# WORK INSTRUCTION 1
Please copy the nineteen records below word for word, one per line, leaving out the picture markers.

[PAGE TEXT]

The song begins with a simple folk guitar and pizzicato pluckings. Veirs’ voice has an innocence that I really love—gentle but clean.  The chorus brings an unexpected harmony vocals and vibrato but nothing prepares you for the feedback squalls that the new electric guitars bring in.

The song doesn’t get faster, just a little noisier—it reminds me of the best Sarah Harmer tracks.   Then the electric guitar goes away and the song feels fuller somehow.  The end of the song introduces a  kind of call and response which adds a cool new element until it all relaxes back into its original mellow style.

I really like this song and need to hear more from Veirs.  And I see that she has released a whole bunch of albums, so there’s a lot to choose from.

[READ: May 30, 2013] “Loyalty”

This story begins with a pretty straightforward sentiment: “As much as I love her, I blame Astrid.  Astrid told my wife, Corinne, that she could achieve happiness if only she’d leave me.”  Indeed, Astrid made a regular suggestion out of it–leave him, be free.  And so finally Corinne did–she left him alone with their son, Jeremy.  Initially Jeremy wrote to Corinne but eventually the replies were fewer and further between and he gave up.

[/PAGE TEXT]
[TASK INPUTS]

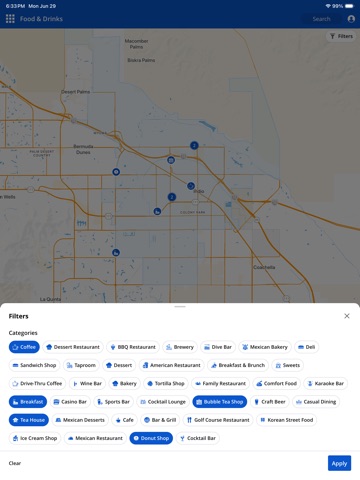 Experience Indio iPad screenshot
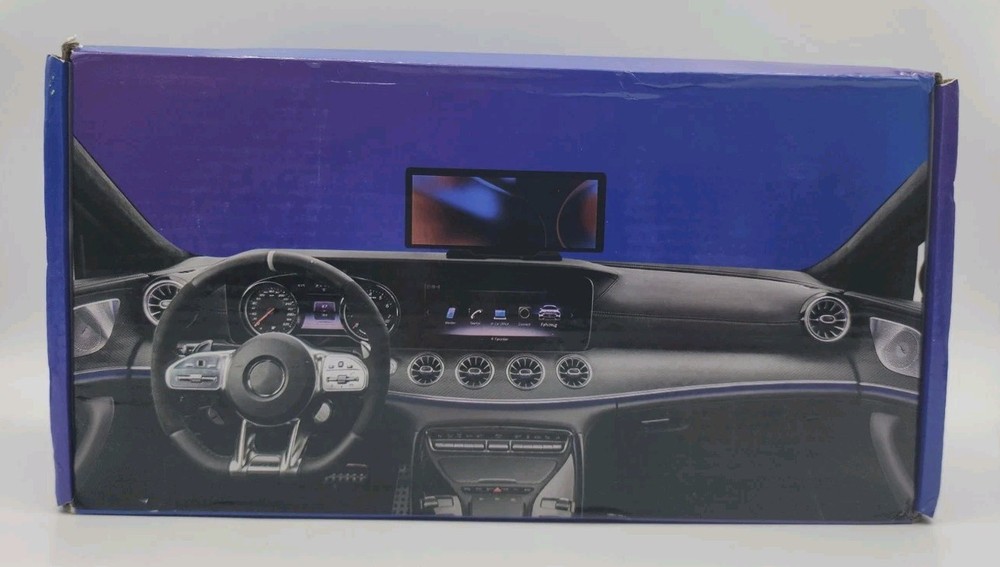 10.26" Widescreen DVR Android Auto HD Portable Apple Carplay Navigation+Dash Cam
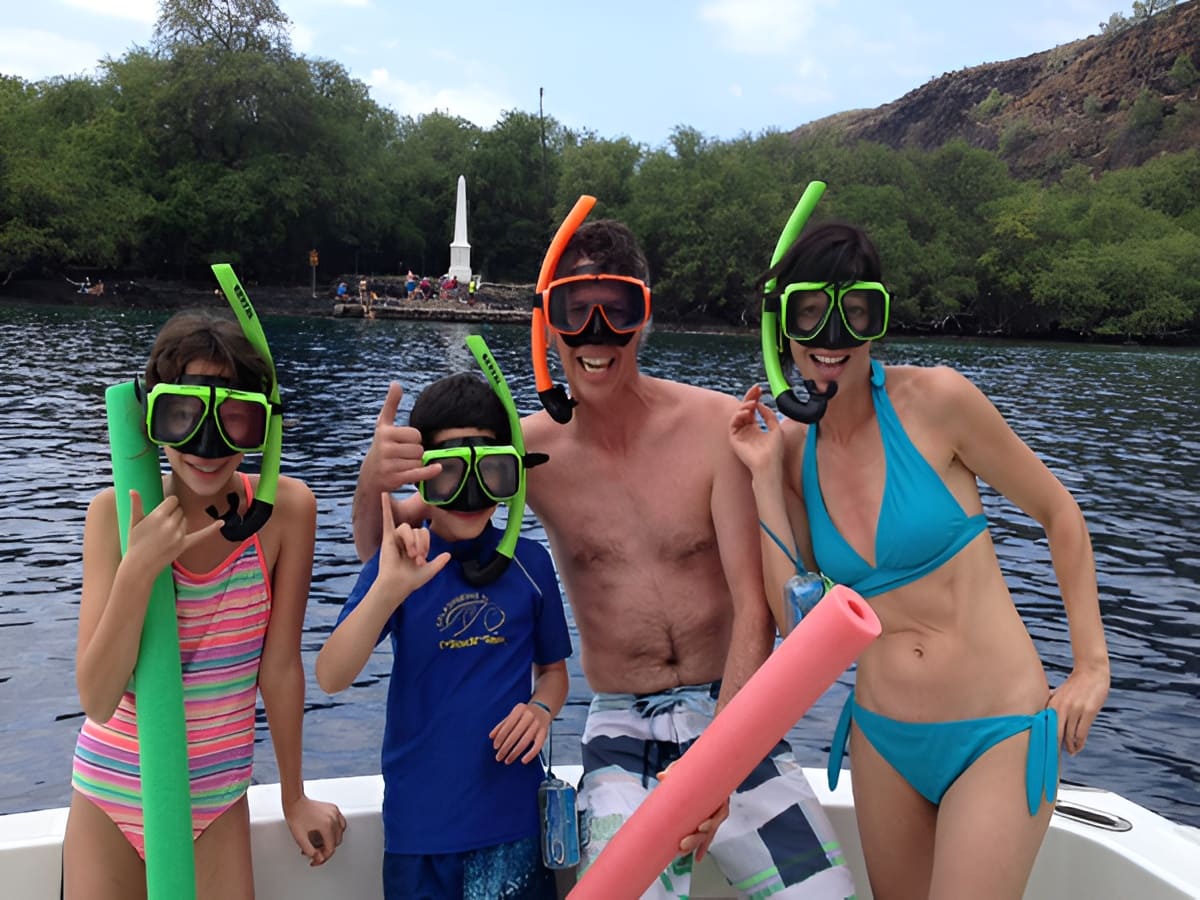 Ocean Encounters Midday Snorkel Cruise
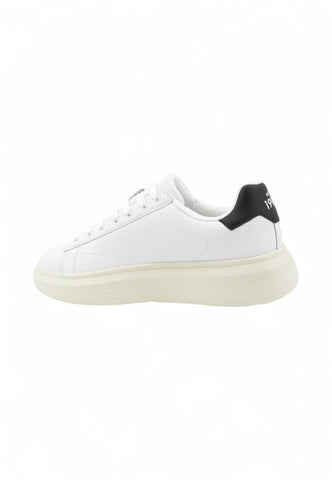 LIU JO Sneakers Uomo Bianco Nero 7B5005PX631S1005-PE25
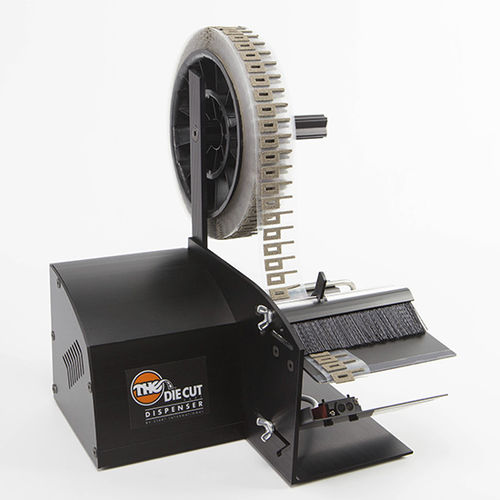 Elektrischer Spender - DC6050 - START International - für Etiketten / mit Griff / automatisch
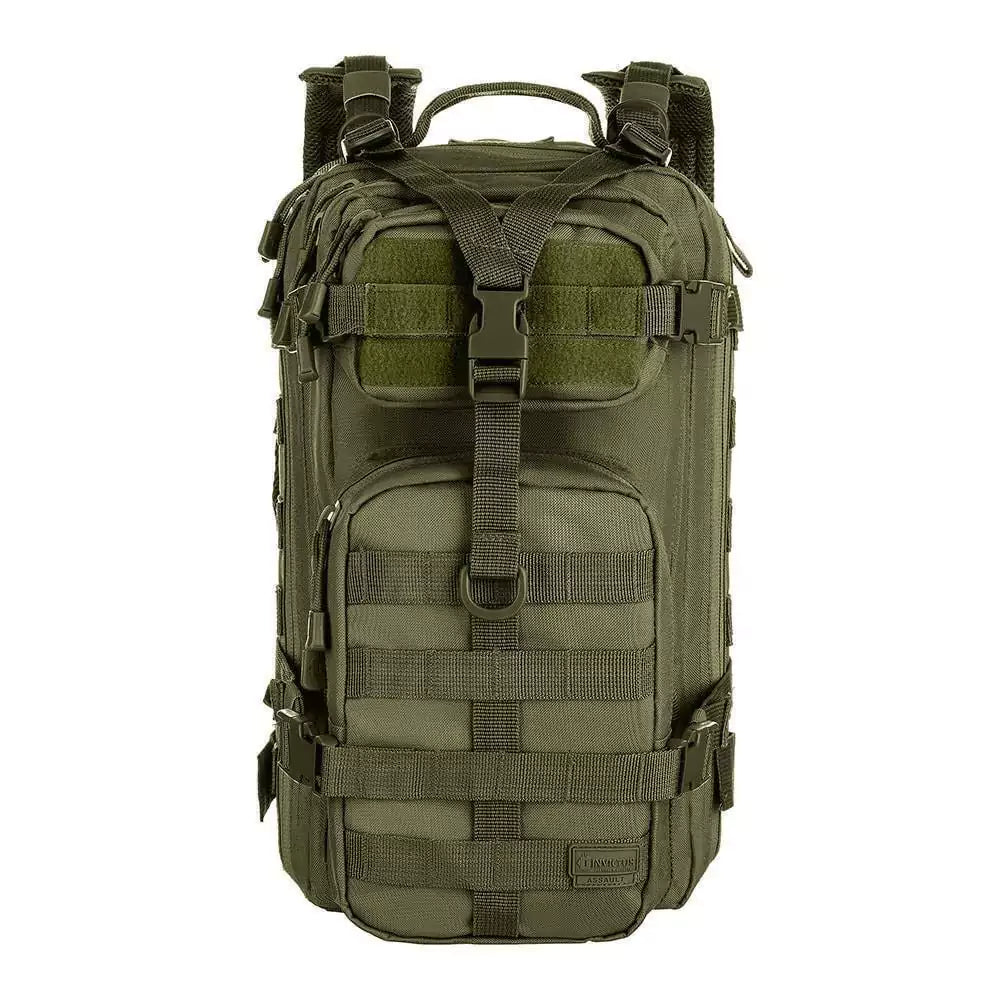 Mochila assault verde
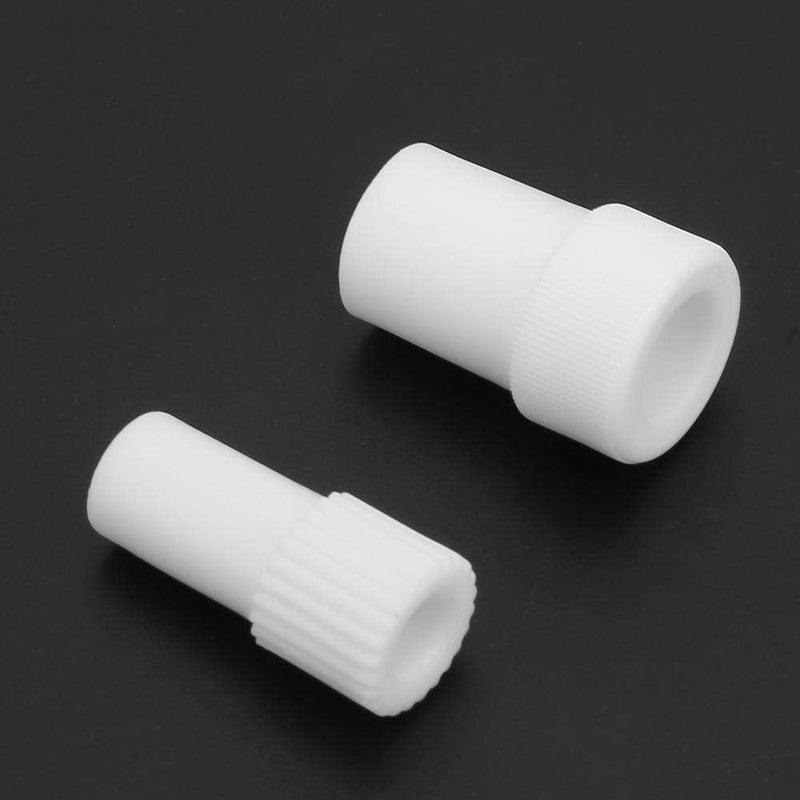 [Australia] - 2Pcs Dental Suction Tube Adapter Ejector Converter Hose Adaptor for Dentist Disposable Surgical Equipment 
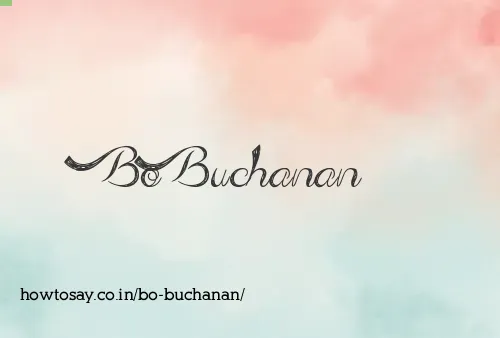 Bo Buchanan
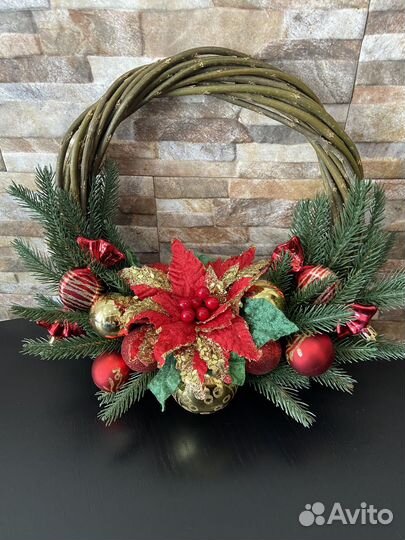 Новогодние украшения ручной работы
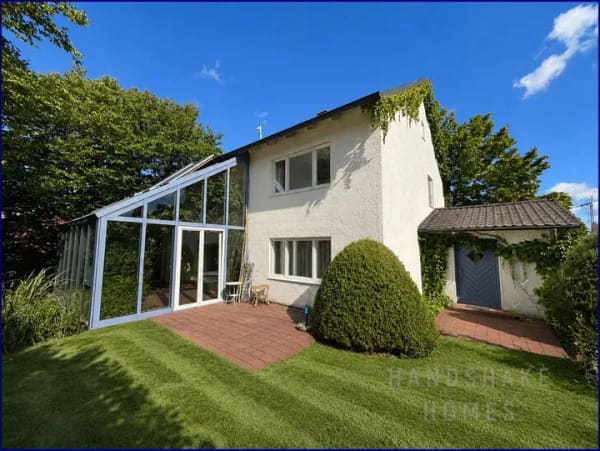 Immobilie in Scheyern - Traumhaftes Einfamilienhaus – einzigartiger Charme trifft auf ein grünes Refugium - Bild 1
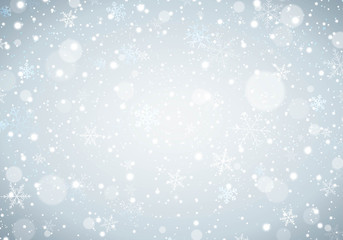 雪景色 冬 背景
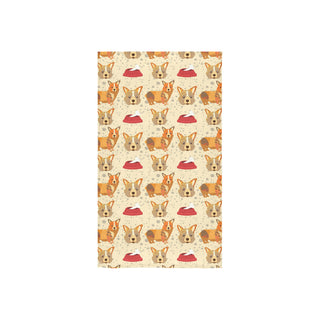 Corgi Pattern Custom Towel 16"x28" - TeeAmazing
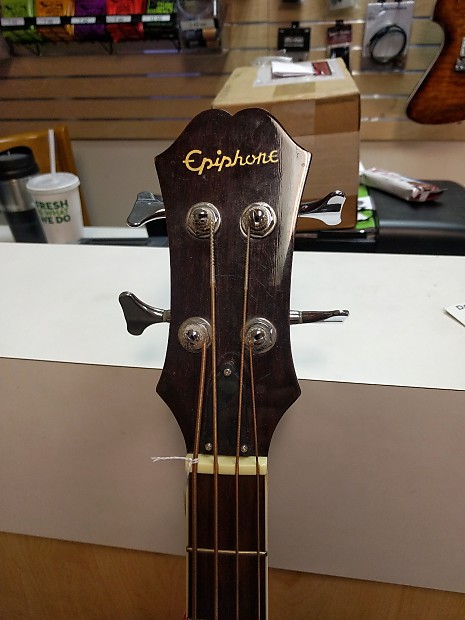 Epiphone EL SEGUNDO IV エレアコ　ベース　エピフォン Epiphone El Segundo IV エレアコベース エレクトリック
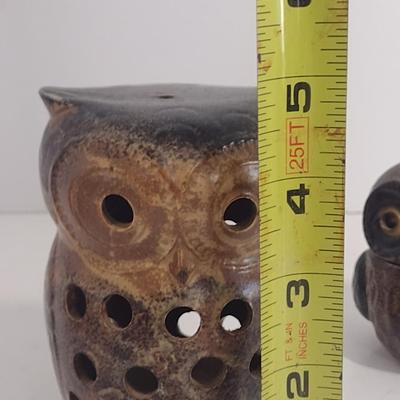 Collection of Owl Themed Home Decor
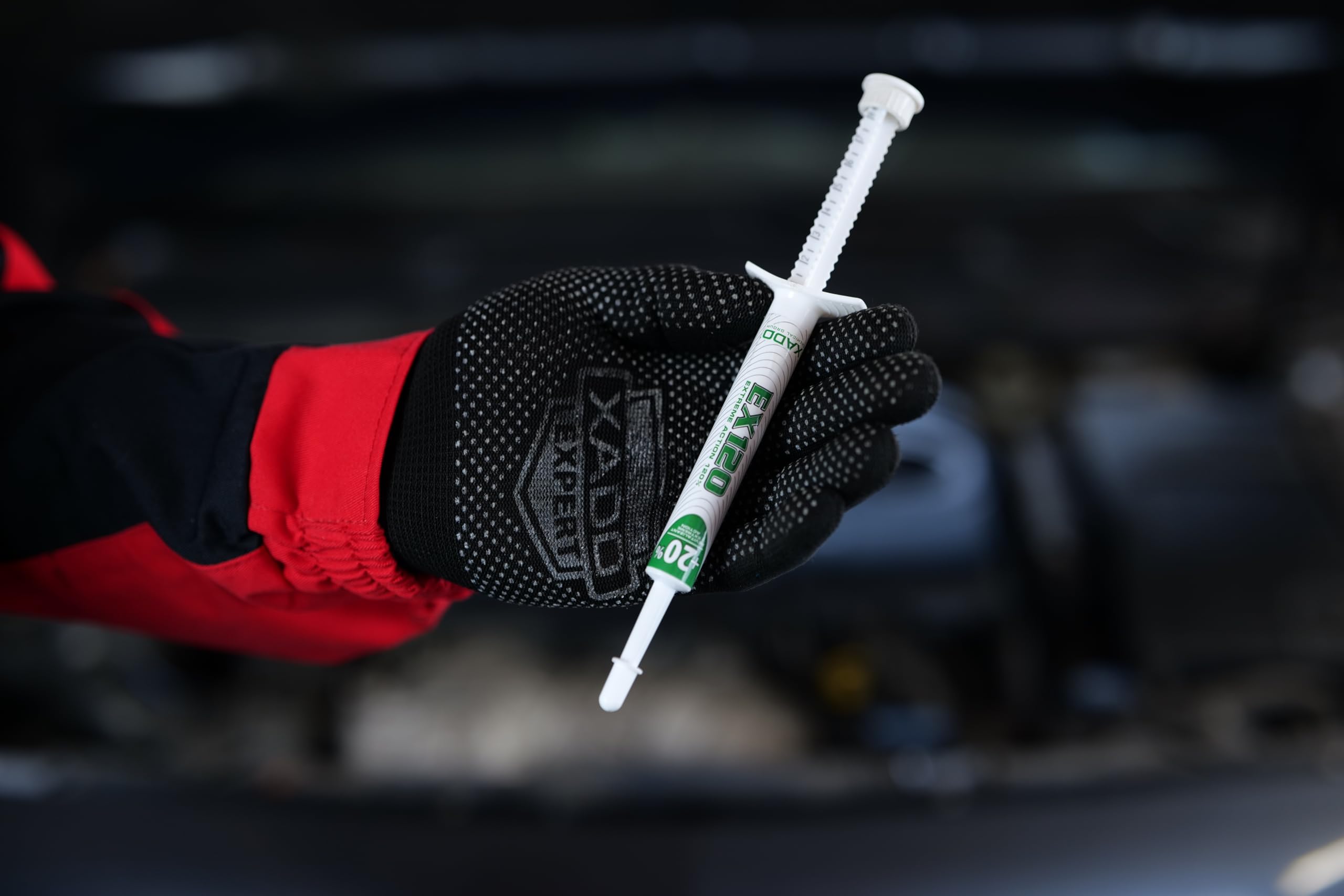 XADO Additivo per olio per ingranaggi EX120 con Revitalizant® (trasmissione manuale)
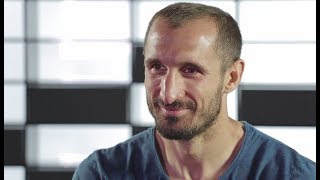 Giorgio Chiellini quotAt 35 your career is overquot [upl. by Eelrak]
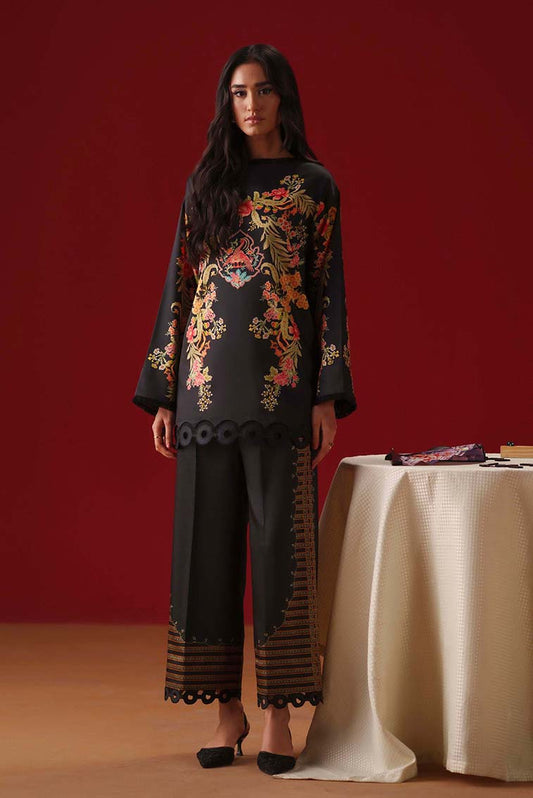 Sable Vogue | Co ords Sets | SCS-05-25 - Luxury Dress - available at Maria Faisal in UK and USA.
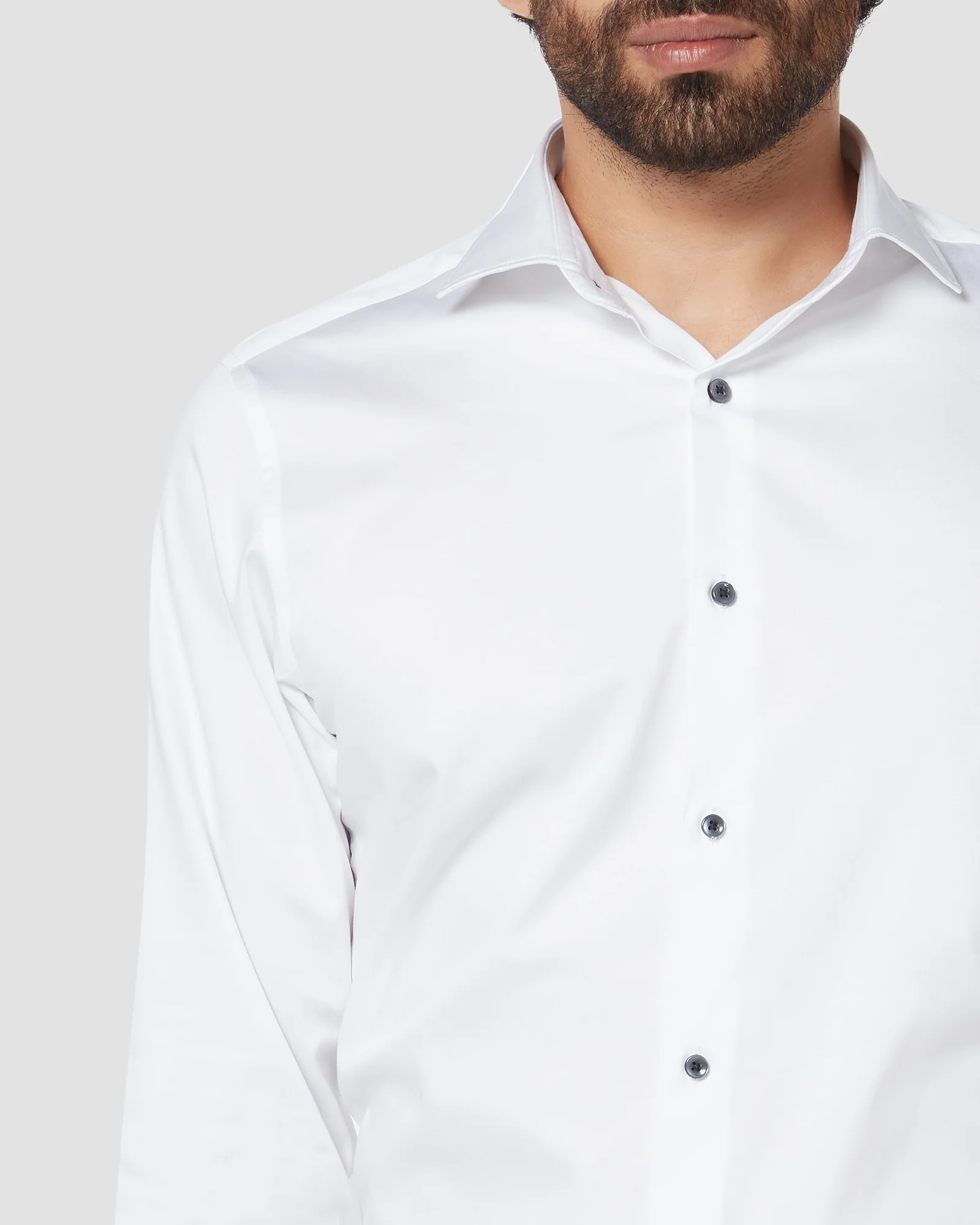 Pristine Satin Shirt - Image 3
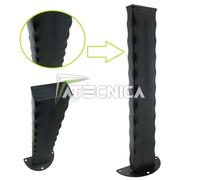 Colonnina in ferro battuto per fotocellule H50 universale automazione INDEM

[/TASK INPUTS]

# WORK INSTRUCTION 2
Translate this sentence from the song review into Spanish: "I really like this song and need to hear more from Veirs."

# OUTPUT 1
 Experience Indio iPad screenshot
 10.26" Widescreen DVR Android Auto HD Portable Apple Carplay Navigation+Dash Cam
 Ocean Encounters Midday Snorkel Cruise
 LIU JO Sneakers Uomo Bianco Nero 7B5005PX631S1005-PE25
 Elektrischer Spender - DC6050 - START International - für Etiketten / mit Griff / automatisch
 Mochila assault verde
 [Australia] - 2Pcs Dental Suction Tube Adapter Ejector Converter Hose Adaptor for Dentist Disposable Surgical Equipment 
 Bo Buchanan
 Новогодние украшения ручной работы
 Immobilie in Scheyern - Traumhaftes Einfamilienhaus – einzigartiger Charme trifft auf ein grünes Refugium - Bild 1
 雪景色 冬 背景
 Corgi Pattern Custom Towel 16"x28" - TeeAmazing
 Epiphone EL SEGUNDO IV エレアコ　ベース　エピフォン Epiphone El Segundo IV エレアコベース エレクトリック
 Collection of Owl Themed Home Decor
 XADO Additivo per olio per ingranaggi EX120 con Revitalizant® (trasmissione manuale)
 Giorgio Chiellini quotAt 35 your career is overquot [upl. by Eelrak]
 Sable Vogue | Co ords Sets | SCS-05-25 - Luxury Dress - available at Maria Faisal in UK and USA.
 Pristine Satin Shirt - Image 3
 Colonnina in ferro battuto per fotocellule H50 universale automazione INDEM

# OUTPUT 2
Me gusta mucho esta canción y necesito escuchar más de Veirs.